Amerykanie ostrzelali ludzi wychodzących z meczetu
15 Irakijczyków zginęło w
miasteczku Nasaf w zachodnim Iraku, gdy po zamachu bombowym na
amerykański patrol żołnierze otworzyli ogień w stronę ludzi
wychodzących z meczetu - poinformowali świadkowie
wydarzenia.
Według nich, przydrożna pułapka minowa wybuchła obok pojazdu opancerzonego, przejeżdżającego w pobliżu meczetu Ibn al-Dżawzi. Zaraz potem amerykańscy żołnierze zaczęli strzelać w kierunku wiernych, wychodzących ze świątyni po piątkowych modłach.

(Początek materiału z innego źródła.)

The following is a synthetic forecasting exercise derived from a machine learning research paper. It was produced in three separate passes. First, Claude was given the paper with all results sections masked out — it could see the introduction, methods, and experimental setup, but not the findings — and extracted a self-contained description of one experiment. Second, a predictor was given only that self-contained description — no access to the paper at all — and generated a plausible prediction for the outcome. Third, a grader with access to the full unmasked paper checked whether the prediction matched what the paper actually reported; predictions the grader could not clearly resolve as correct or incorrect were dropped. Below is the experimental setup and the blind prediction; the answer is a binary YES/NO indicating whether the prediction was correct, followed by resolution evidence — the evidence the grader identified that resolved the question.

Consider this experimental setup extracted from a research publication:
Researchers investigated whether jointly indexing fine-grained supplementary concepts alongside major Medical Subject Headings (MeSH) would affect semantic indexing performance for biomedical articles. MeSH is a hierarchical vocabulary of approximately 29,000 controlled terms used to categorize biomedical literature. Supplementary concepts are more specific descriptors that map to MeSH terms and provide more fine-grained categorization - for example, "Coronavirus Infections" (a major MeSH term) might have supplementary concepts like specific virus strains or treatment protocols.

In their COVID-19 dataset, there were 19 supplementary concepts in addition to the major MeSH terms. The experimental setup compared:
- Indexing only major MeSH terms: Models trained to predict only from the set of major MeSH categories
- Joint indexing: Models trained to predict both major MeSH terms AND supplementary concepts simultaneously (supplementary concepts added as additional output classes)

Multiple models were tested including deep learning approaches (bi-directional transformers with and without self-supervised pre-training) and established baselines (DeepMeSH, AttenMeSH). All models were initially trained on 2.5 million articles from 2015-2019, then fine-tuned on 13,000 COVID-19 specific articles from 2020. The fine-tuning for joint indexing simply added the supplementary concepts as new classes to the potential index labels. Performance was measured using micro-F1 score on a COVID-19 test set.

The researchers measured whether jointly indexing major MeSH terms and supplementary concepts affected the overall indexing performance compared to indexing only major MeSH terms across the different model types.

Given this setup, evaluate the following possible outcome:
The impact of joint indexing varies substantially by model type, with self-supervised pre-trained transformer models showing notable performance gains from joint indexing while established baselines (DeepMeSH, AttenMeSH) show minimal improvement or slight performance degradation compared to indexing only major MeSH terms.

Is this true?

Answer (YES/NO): NO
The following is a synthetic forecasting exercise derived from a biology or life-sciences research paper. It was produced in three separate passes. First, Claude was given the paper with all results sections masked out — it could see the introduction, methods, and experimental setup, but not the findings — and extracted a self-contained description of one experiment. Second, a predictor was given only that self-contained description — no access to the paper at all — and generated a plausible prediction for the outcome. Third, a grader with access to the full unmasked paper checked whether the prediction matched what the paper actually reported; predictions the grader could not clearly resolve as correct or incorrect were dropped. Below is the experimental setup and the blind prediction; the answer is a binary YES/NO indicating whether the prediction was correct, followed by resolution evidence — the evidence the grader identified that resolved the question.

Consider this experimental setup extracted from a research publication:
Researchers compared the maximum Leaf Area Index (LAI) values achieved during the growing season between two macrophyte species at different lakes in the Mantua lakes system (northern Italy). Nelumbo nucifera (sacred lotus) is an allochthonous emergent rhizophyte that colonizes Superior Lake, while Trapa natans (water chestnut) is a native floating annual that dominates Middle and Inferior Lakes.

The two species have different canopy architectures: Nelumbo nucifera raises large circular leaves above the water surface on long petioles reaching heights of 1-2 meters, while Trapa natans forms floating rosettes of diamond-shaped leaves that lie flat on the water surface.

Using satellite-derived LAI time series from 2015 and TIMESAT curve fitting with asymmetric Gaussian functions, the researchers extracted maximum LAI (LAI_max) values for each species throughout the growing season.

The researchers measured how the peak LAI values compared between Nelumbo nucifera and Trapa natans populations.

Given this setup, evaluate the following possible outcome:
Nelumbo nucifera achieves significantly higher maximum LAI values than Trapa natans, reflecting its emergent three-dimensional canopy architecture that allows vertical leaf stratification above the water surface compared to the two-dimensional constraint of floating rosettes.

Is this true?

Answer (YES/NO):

Nasaf leży tuż obok Ramadi, znanego jako jeden z głównych ośrodków sunnickiego oporu zbrojnego.
Jak poinformował dyrektor szpitala powszechnego w Ramadi Munem Aftan, w incydencie w Nasafie zostało zabitych 15 osób, w tym ośmioro dzieci. 17 innych osób jest rannych.
Amerykańskie władze wojskowe zaprzeczyły, by strzelano na oślep. "Amerykański ogień na oślep do cywilów? Nie, nie wydarzyło się nic, co by nawet to przypominało" - napisał rzecznik piechoty morskiej USA w Ramadi, kapitan Jeffery Pool w e-mailowej odpowiedzi na pytania w tej sprawie.
Pool nie poinformował, czy rzeczywiście dokonano ataku na siły amerykańskie i czy któryś z żołnierzy został ranny.
Początkowo podawano, że w Nasafie zginęły tylko dwie osoby, ale w ciągu nocy zmarli dalsi ranni.